Santiago MatamorosEl otro día fui al taller a llevar el coche a arreglar (sí, hijos, sí; no ha sido sólo el ordenador; han sido unos días que mejor no os cuento, porque de momento este no es un depreblog… Pero buf, si yo os contara…) Ejem… Ya me he perdido.
Ah, sí, en el taller. Estaba yo esperando a que llegara la furgonetita con la que los mericanos te llevan si dejas el coche con ellos, porque claro, lo mínimo que pueden hacer es llevarte de vuelta a casa o al trabajo, que aquí si no llevas coche no puedes hacer nada, todo está lejos de todo. Como también existe la posibilidad de esperar allí mientras te arreglan el coche, hay dispuestas unas sillitas y una cafetera, y algunos clientes estaban por allí sentados bebiendo café en unas tazas de plástico, cónicas. Eran clientes de la variedad proletaria, que el Corvallis se caracteriza por una buena tripa, una barba hirsuta de pionero, y unos pies grandes como barcas metidos en botas de goma. Uno de ellos llevaba unas gafas de sol tipo Matrix y, sobre ellas, unas gafas con las lentes tan gruesas que probablemente se podían usar para microscopio electrónico. El otro, ligeramente más joven (aparentaba sesenta años mal llevados en lugar de setenta ruinosos) tenía cara ancha de bulldog y ojillos desviados de la horizontal. Fue este el que mostró curiosidad por mi camiseta, que era verde y con un emblema de una convención que tuvo lugar el verano pasado en el monasterio de Uclés, en Cuenca. Me preguntó qué decía la camiseta (que estaba, lógicamente, en español). Se lo dije.

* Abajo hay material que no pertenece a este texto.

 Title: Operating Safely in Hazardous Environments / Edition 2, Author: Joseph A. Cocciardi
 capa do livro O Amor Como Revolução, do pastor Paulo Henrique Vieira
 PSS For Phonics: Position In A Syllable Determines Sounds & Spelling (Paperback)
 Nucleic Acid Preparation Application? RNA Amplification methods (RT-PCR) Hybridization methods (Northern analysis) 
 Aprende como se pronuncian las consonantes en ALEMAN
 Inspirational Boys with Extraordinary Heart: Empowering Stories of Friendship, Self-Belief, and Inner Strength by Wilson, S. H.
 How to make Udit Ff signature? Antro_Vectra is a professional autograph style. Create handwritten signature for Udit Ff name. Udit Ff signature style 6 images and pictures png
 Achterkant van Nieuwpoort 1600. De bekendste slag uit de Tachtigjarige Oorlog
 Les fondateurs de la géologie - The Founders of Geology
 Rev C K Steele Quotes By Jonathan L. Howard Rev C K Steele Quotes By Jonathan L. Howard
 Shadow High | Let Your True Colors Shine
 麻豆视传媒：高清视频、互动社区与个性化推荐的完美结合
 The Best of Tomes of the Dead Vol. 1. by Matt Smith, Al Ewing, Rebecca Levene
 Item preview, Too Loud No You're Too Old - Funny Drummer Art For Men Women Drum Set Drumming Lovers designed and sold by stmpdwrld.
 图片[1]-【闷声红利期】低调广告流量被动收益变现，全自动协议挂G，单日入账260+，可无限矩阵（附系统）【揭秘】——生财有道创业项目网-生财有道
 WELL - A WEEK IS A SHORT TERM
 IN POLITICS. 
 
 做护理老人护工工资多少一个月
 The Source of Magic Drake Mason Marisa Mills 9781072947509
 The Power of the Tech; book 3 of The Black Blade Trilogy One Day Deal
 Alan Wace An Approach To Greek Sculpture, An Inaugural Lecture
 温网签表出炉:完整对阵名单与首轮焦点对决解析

– Ah, ¿y eso dónde está? -preguntó muy interesado. Le di una idea básica de la situación de Cuenca, y su compañero el de los dos pares de gafas se unió a la conversación.
– ¿Y dónde está Andalucía? -preguntó a su vez. Le dije que en el sur.
– ¿Es allí donde va la gente? -preguntó el primero, y cuando le pedí que se explicara mejor, aclaró: -En peregrinación.
Le dije que probablemente se refería a Santiago de Compostela y los dos asintieron, muy serios.
– ¿Y por qué va allí la gente? ¿Hubo un milagro, o algo así? -siguió preguntando el de cara de bulldog, claramente decidido a ampliar sus conocimientos de otras culturas.
Le expliqué que toda España está tan trufada de milagros que lo raro sería encontrar un sitio donde nunca hubiera habido ninguno (y aun en ese caso la gente iría allí en peregrinación, sólo por fastidiar), pero que en concreto lo de Santiago pues venía de antiguo y fue como una especie de hit milagrero, y les expliqué muy someramente lo de Santiago Matamoros. Casualmente, la camiseta llevaba en el emblema un caballo blanco, y a guisa de ilustración les hice notar que Santiago bajó a darse de bofetás en un caballo blanco, como ese. El de cara de bulldog sonrió y negó lentamente con la cabeza.
– No era blanco -dijo en voz baja y llena de certeza-. Era bayo.
Le pregunté cómo estaba tan seguro.
– Porque fui yo -dijo, sonriendo aún- el que bajó montado a caballo a luchar contra los moros.
Su compañero se rió y yo me quedé mirándole un instante: no muy alto, chaparro, de brazos largos, tripón y con esos rasgos casi primigenios medio ocultos por una barba de tres días, del color y la textura del alambre. La verdad es que, para la época y el lugar, daba más el pego que cualquier santo todo pulcro y engalanado.
Me reí con ellos dos y nos despedimos muy amigos. Pero sigo preguntándome si Santiago Matamoros a lo mejor se hartó, decidió cambiar de aires, se vino a América, y acabó en Corvallis llevando un negociete de pequeñas reparaciones y bebiendo mal café en los concesionarios. No sería el primero que lo hace.